start

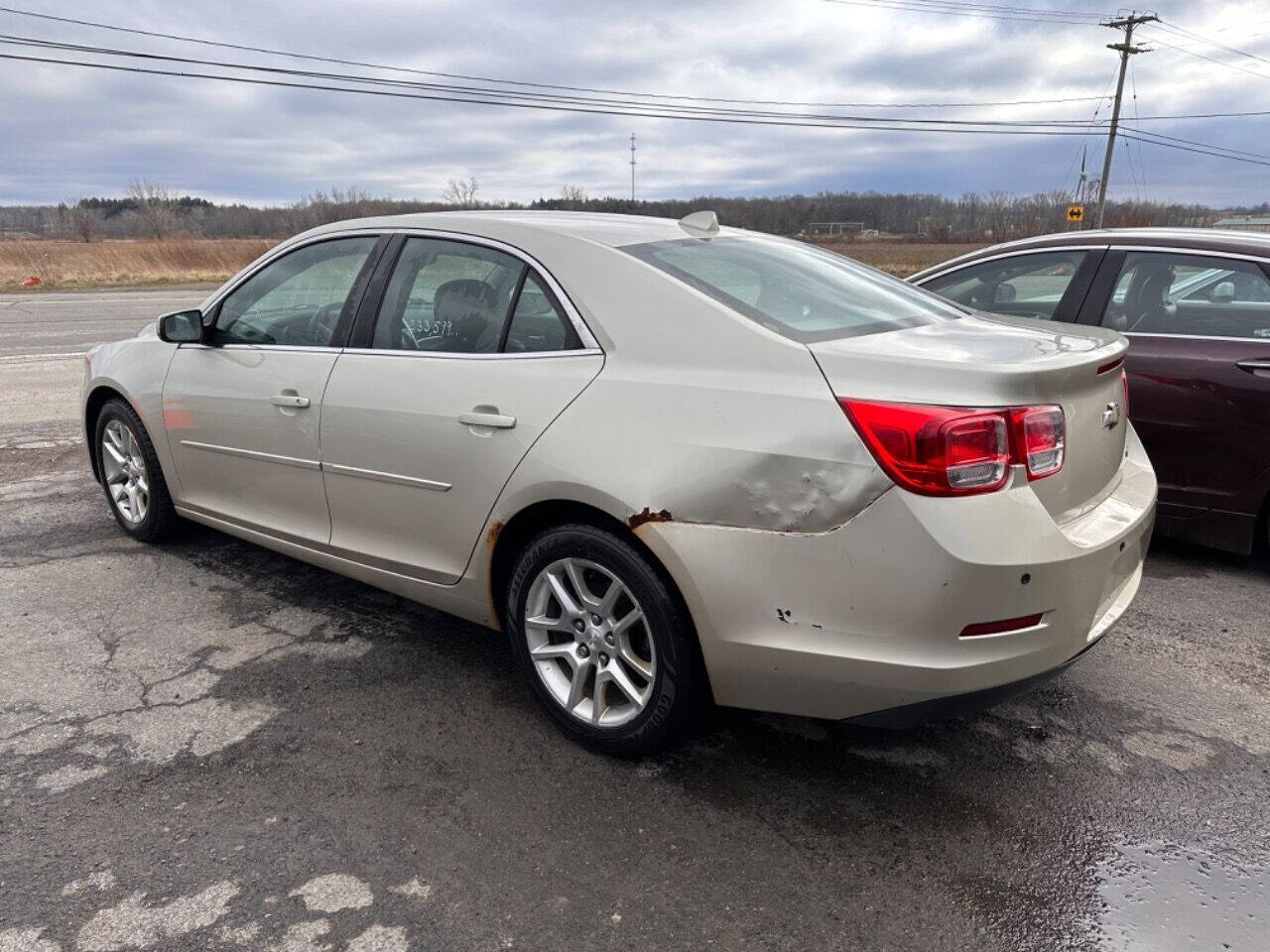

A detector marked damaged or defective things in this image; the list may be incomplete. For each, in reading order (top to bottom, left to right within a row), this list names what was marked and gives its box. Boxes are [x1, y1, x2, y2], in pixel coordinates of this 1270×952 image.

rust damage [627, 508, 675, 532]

end
start

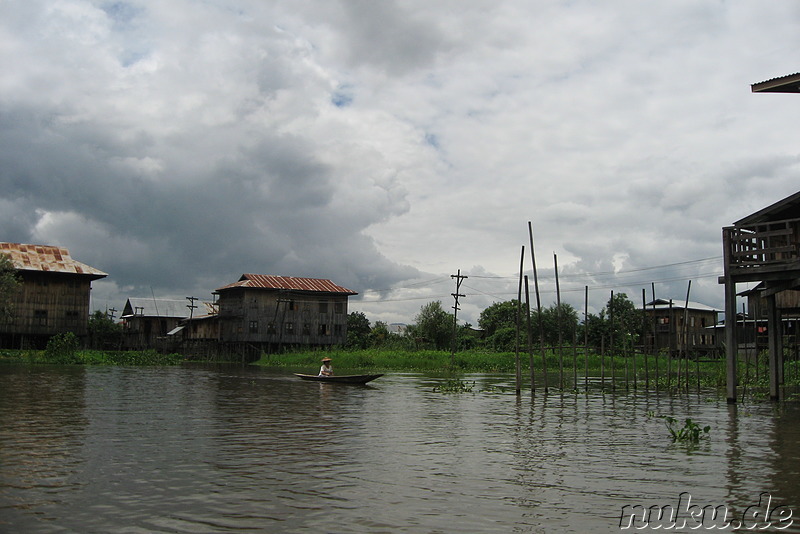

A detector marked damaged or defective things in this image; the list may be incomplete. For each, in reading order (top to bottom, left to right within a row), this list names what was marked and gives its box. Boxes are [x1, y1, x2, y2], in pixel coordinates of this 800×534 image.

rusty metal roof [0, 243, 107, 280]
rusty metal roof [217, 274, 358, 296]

end
start

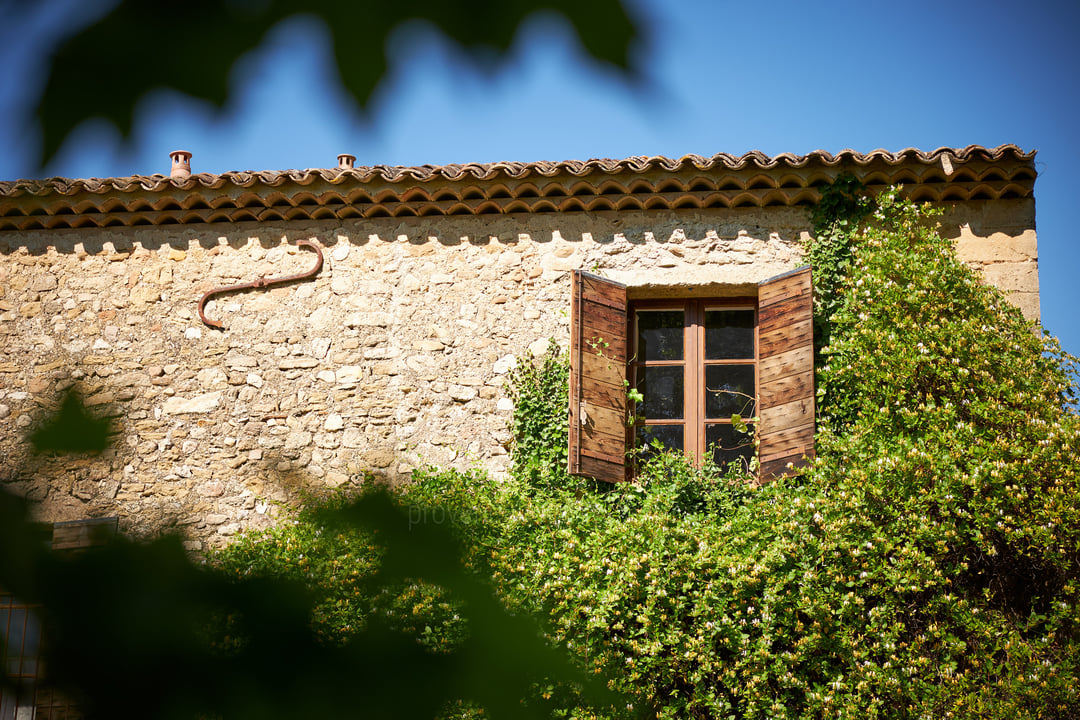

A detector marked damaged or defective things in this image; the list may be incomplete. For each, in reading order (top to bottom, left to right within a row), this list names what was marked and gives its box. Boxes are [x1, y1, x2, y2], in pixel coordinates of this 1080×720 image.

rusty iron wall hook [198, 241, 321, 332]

end

▸ YOUR OBJECTIVE
Can you render the stretch from the line containing "this 1270×952 image." through the line containing "rust damage [627, 508, 675, 532]" as a Markdown table, with a Row column numbering each line and a Line column holding it, and with blank lines left out?

▸ FULL ANSWER
| Row | Line |
|---|---|
| 1 | A detector marked damaged or defective things in this image; the list may be incomplete. For each, in reading order (top to bottom, left to right within a row), this list names what was marked and gives its box. Boxes are [x1, y1, x2, y2], in pixel coordinates of this 1270×952 image. |
| 2 | rust damage [627, 508, 675, 532] |